О Н.В.Чайковском
Зинаида Николаевна Гиппиус
«Моей речи, произнесенной 7 мая, в Париже, на собрании в память Н. В. Чайковского, я предпосылаю несколько слов. Они касаются и самого собрания, и статьи Д. Философова «Своеобразная богобоязнь». Статья эта, по существу очень справедливая, – в отношении к данному собранию не совсем точна. Это и неудивительно: автор берет собрание по газетным отчетам, которые все поверхностны, сбиты, и сути речей нисколько не передают…»
Зинаида Гиппиус
О Н.В.Чайковском
Предварительное замечание
Моей речи, произнесенной 7 мая, в Париже, на собрании в память Н. В. Чайковского, я предпосылаю несколько слов. Они касаются и самого собрания, и статьи Д. Философова «Своеобразная богобоязнь». Статья эта, по существу очень справедливая, – в отношении к данному собранию не совсем точна. Это и неудивительно: автор берет собрание по газетным отчетам, которые все поверхностны, сбиты, и сути речей нисколько не передают.

ЗАДАНИЯ >>
1. Согласуются ли с отрывком утверждения (а), (б), (в)? На каждое ответьте «да» или «нет» и дайте точную цитату из отрывка, которая это решает.
(а) Речь в память Н. В. Чайковского была произнесена 7 мая в Париже.
(б) Статью Д. Философова автор считает по существу несправедливой.
(в) Газетные отчёты, по словам автора, верно передают суть речей.
2. Перепишите из записей строки начиная с той, где есть «What measurable distance», и до той, где есть «1479 millimetres», включительно.
Записи никак не связаны с отрывком.

Пространственные вопросы к сценам:
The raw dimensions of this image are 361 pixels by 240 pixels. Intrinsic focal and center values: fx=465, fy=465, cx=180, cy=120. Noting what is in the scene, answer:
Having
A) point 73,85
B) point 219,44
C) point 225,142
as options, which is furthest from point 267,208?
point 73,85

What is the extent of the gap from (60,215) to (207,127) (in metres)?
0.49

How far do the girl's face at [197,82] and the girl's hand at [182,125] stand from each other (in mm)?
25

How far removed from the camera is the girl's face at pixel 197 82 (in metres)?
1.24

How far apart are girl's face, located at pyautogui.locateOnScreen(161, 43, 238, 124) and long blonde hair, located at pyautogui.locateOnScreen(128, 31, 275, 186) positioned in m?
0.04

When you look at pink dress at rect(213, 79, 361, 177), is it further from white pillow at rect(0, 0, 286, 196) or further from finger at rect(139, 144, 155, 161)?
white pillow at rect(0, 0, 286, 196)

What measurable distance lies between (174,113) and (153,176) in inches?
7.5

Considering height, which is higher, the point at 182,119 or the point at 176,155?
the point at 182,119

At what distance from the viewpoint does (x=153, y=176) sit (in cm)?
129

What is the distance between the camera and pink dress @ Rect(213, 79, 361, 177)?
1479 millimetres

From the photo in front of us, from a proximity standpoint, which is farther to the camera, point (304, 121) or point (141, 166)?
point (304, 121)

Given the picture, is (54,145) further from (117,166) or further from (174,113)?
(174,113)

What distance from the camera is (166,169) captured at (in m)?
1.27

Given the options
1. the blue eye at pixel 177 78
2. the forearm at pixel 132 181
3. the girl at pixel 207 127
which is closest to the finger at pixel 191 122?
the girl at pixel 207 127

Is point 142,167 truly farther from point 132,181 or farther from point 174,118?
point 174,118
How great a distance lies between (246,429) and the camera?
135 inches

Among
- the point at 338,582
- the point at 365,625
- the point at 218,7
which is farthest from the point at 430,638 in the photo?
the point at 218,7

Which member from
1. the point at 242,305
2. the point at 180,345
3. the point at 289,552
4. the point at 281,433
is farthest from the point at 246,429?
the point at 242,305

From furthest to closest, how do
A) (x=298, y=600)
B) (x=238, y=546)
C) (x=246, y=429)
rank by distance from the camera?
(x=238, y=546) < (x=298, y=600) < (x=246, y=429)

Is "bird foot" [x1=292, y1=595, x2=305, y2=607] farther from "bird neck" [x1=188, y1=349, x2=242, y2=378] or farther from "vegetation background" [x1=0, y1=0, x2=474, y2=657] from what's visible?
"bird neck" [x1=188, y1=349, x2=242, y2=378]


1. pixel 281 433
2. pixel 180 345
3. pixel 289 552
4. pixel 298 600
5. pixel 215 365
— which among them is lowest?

ОТВЕТЫ К ЗАДАНИЯМ >>
1.
(а) Да: «произнесенной 7 мая, в Париже».
(б) Нет: «по существу очень справедливая».
(в) Нет: «сути речей нисколько не передают».

2.
What measurable distance lies between (174,113) and (153,176) in inches?
7.5

Considering height, which is higher, the point at 182,119 or the point at 176,155?
the point at 182,119

At what distance from the viewpoint does (x=153, y=176) sit (in cm)?
129

What is the distance between the camera and pink dress @ Rect(213, 79, 361, 177)?
1479 millimetres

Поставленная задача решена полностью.